На поверхности громыхнуло весьма сильно. Да так, что с потолка посыпалась пыль. Вася зашёлся кашлем, а Пётр Вдовин даже глазом не повёл.
Бывший командир полка сидел перед керосиновой лампой и не сводил с неё глаз. Он будто был погружен в свои размышления.
— Я так понимаю, что вы теперь мою историю хотите послушать? — спросил Вдовин.
— Аркадич, ну все высказались. Всё как и в Союзе. Теперь каждый, что хочет, то и говорит. Даже если это полная чушь. Гласность!
Вдовин недовольно посмотрел на Долгова.
— Много текста, Васятка, — поправил Вдовин и вновь повернулся к лампе.
Полковник Вдовин был уже почти назначен командиром дивизии. Красавица жена, умница дочка — студентка 2 курса университета. В послужном списке Египет, Ангола, Афганистан. А ещё ордена Ленина, «Красной Звезды» и «Красного Знаменем».
— А почему сняли? — спросил Рустам, но Вдовин отвечать не стал.
— Аркадич, по такой статье, как у тебя просто так не судят, — заметил Вася.
Прозвучал ещё один взрыв.

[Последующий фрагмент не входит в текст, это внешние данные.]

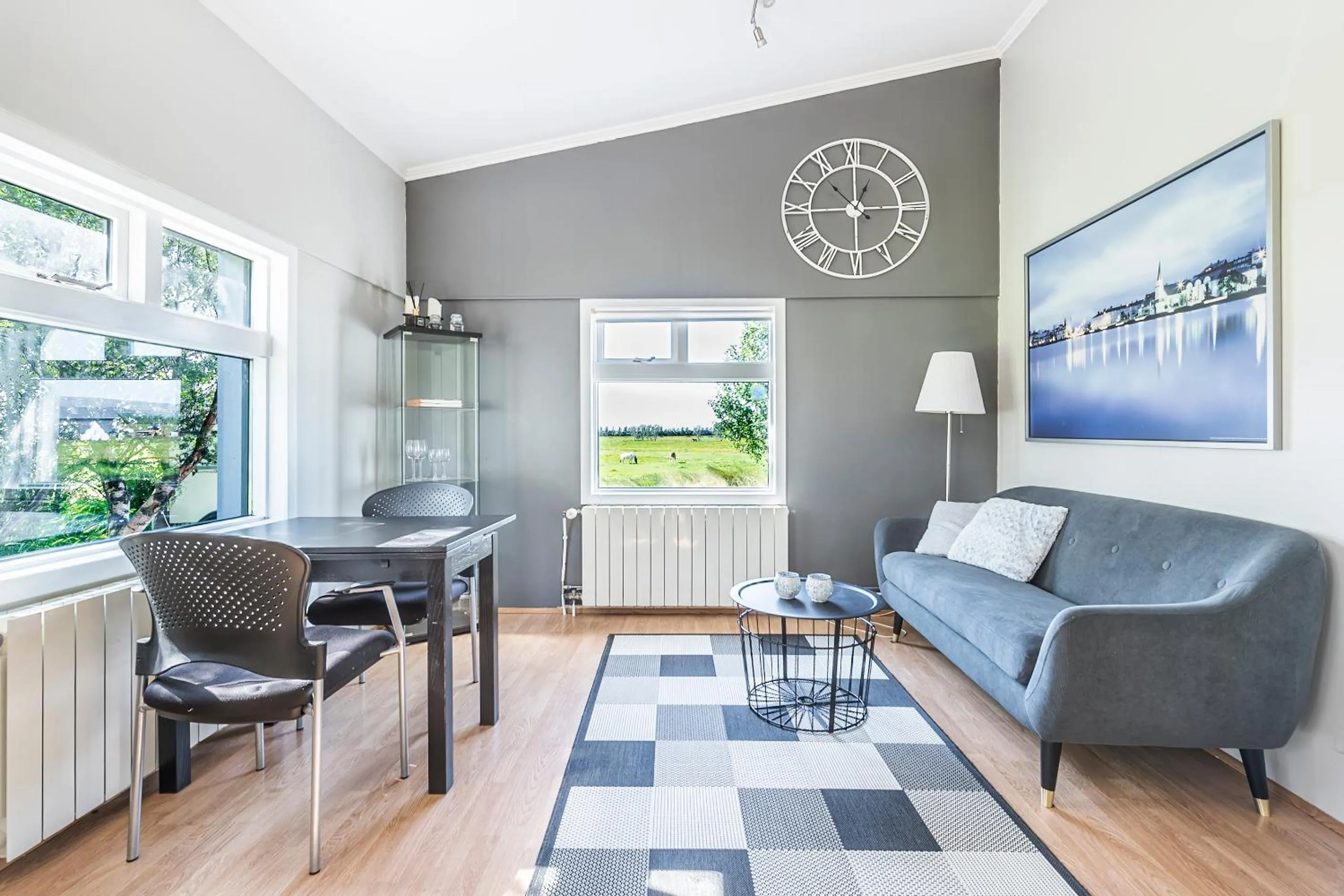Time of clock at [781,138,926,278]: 1:00
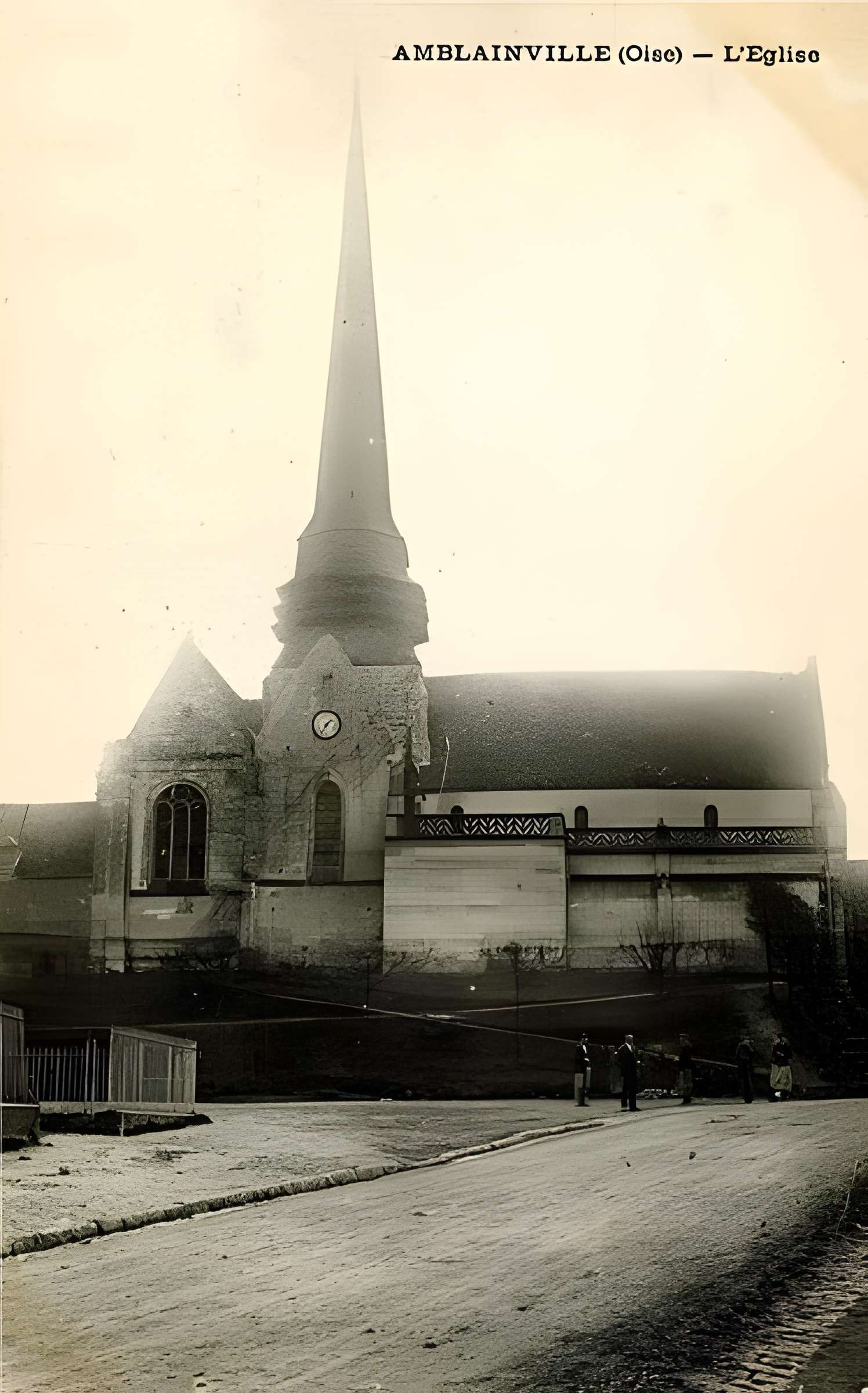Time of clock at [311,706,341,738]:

Пыли было очень много. Настолько, что Вдовин решил себя оттряхнуть.
— Домой вернулся раньше, а там эта… мразь. Дочке руки связал и… того… сложно говорить, — с трудом проговорил Вдовин.

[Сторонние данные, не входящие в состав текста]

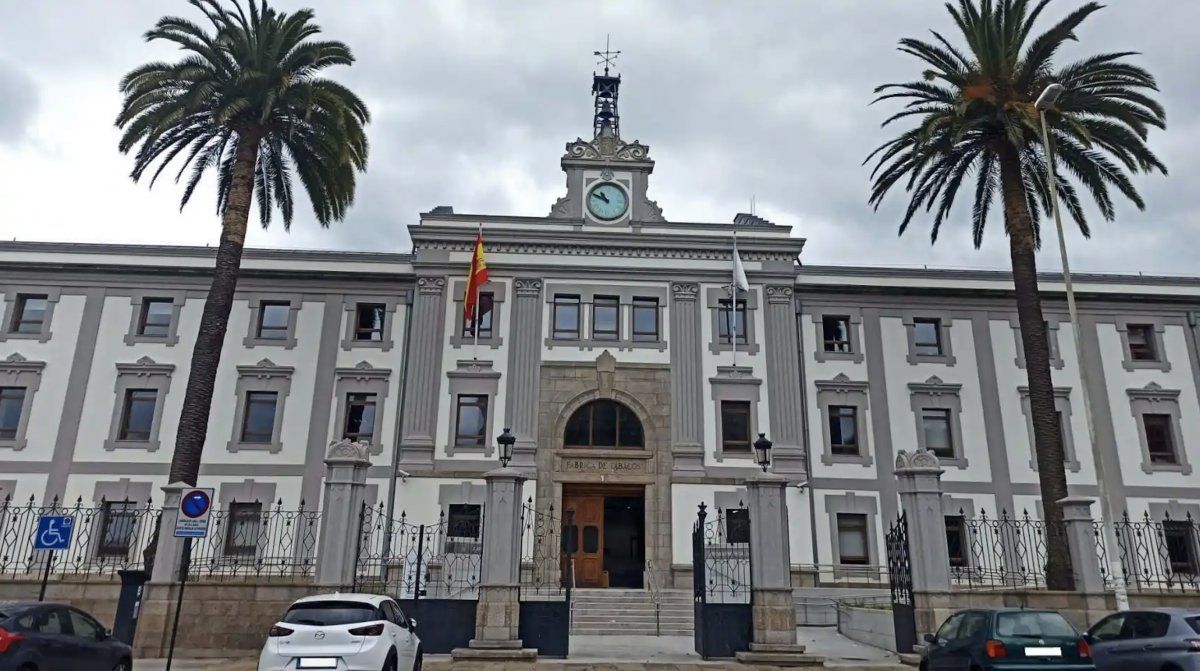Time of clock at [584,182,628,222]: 10:49
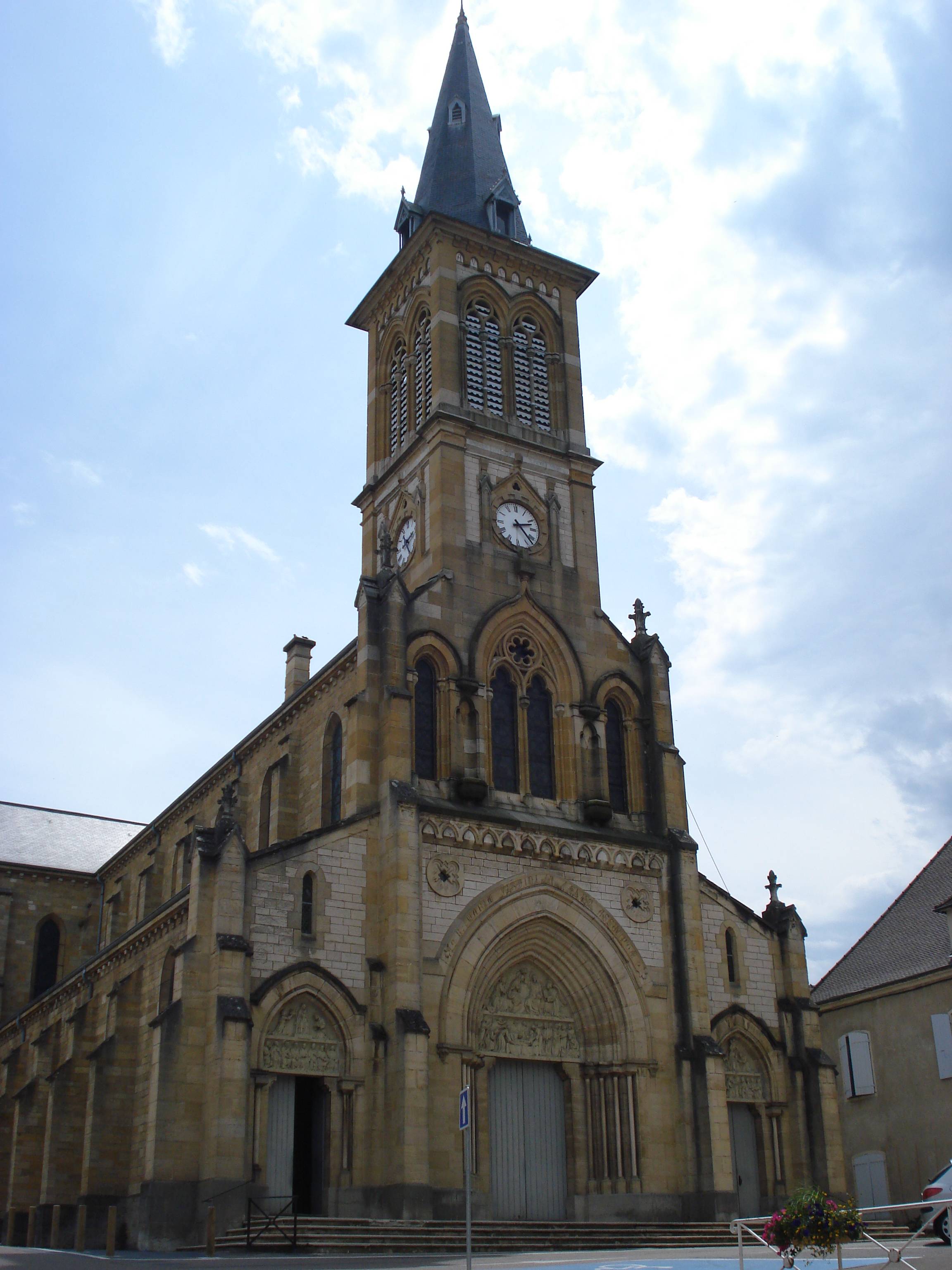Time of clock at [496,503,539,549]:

— И ты его избил, — тихо сказал я.
— Нет. Я его чуть не убил. От ударов по голове он лишился глаза. Переломы нескольких костей не в счёт, — махнул рукой Пётр Аркадьевич.

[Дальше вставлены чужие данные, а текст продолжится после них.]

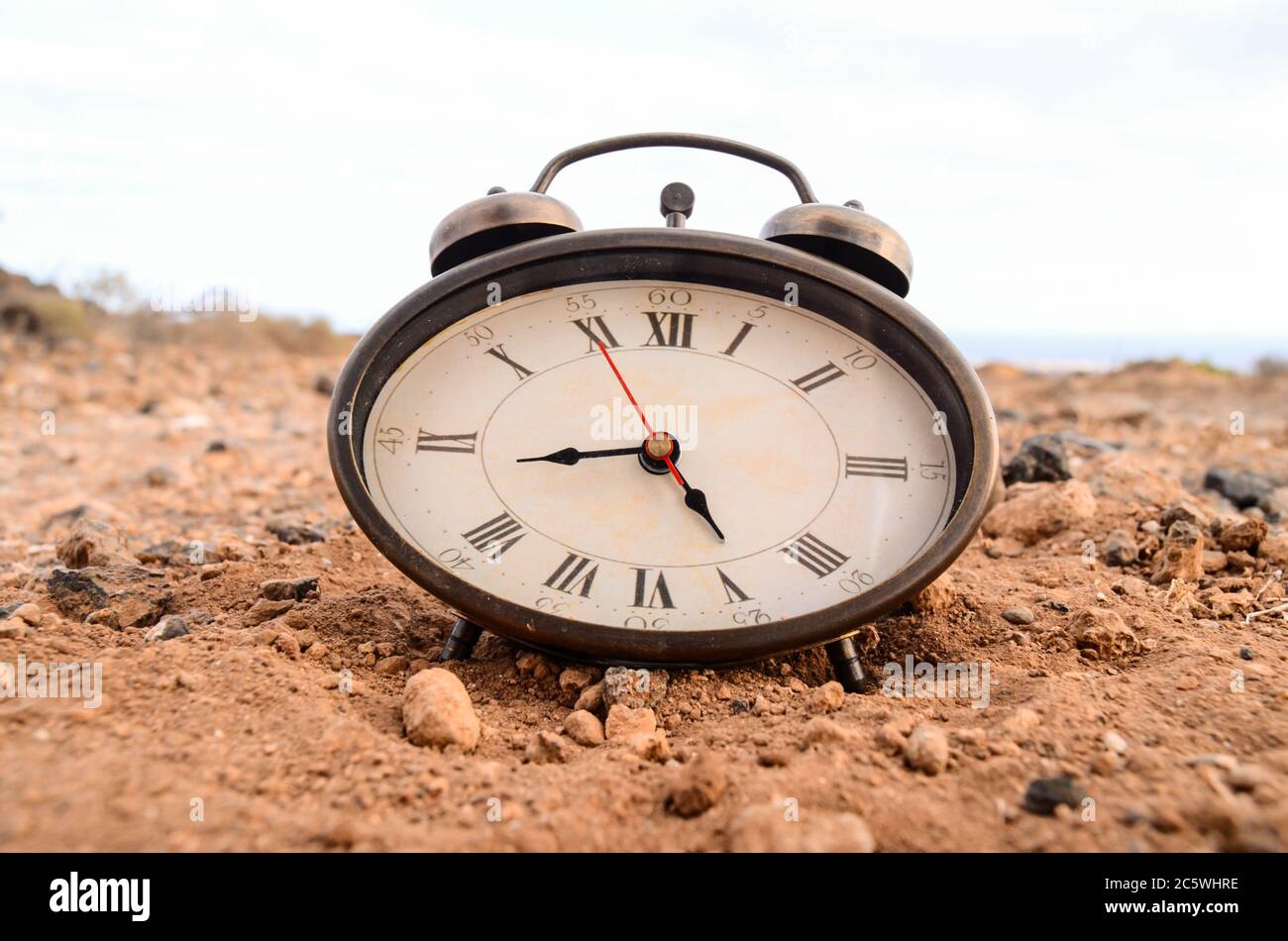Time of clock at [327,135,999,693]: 4:43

Да, это статья. Вдовину дали максимальный срок. Парень оказался чьим-то сыном, а его родители с большими возможностями.
— Честно, я бы убил, Аркадич. Разорвал был, — сказал Василий, услышав историю Вдовина.
— Вот и я хотел убить. Эта тварь смотрела на меня и ржала, когда я скинул его с дочери. Бил я его, пока улыбка не сошла с его лица. Только когда заплыл его глаз, он перестал улыбаться. В итоге он на свободе. Ещё и на лечение уехал заграницу. А я оказался в тюрьме. Ни звания, ни наград, ни пенсии. Будто и не было меня, — проговорил Вдовин и отсел к стенке.
Пётр Аркадьевич подполз ближе ко мне и опёрся спиной о стенку.
— Про себя можешь не рассказывать, Сергей. Мы всё знаем. А вот чего мы не знаем, так это нашей цели в Сербии. Ты можешь кого угодно обманывать и обещать, что всё будет хорошо. Но не лги самому себе. Эту страну не спасти от ударов американцев, — произнёс Вдовин.
— Нам просто нужно держаться. Бить врага умело. Если в этой стране хоть кого-то спасём, значит, мы здесь не зря.
Все со мной согласились. Но наш разговор пришлось закончить. Дверь в подвал скрипнула. Нас вызывали на вылет. Ночь ещё не закончилась.
Таким же был наступивший день. И ещё два дня и две ночи. Удары по Белграду и городам Сербии были очень жёсткие. По заверениям наших сербских коллег, каждую ночь по три массированных удара крылатыми ракетами. Подключались к бомбардировкам и истребители. Несколько раз вступали с ними в бой. Каждому удалось записать на свой счёт по одной победе.
Но и сербы теряли самолёты, а вместе с ними и лётчиков. Люди погибали ежедневно. Вновь для техников стала характерной фраза: «самое трудное в нашем деле — ждать». Кому-то выпало и не дождаться.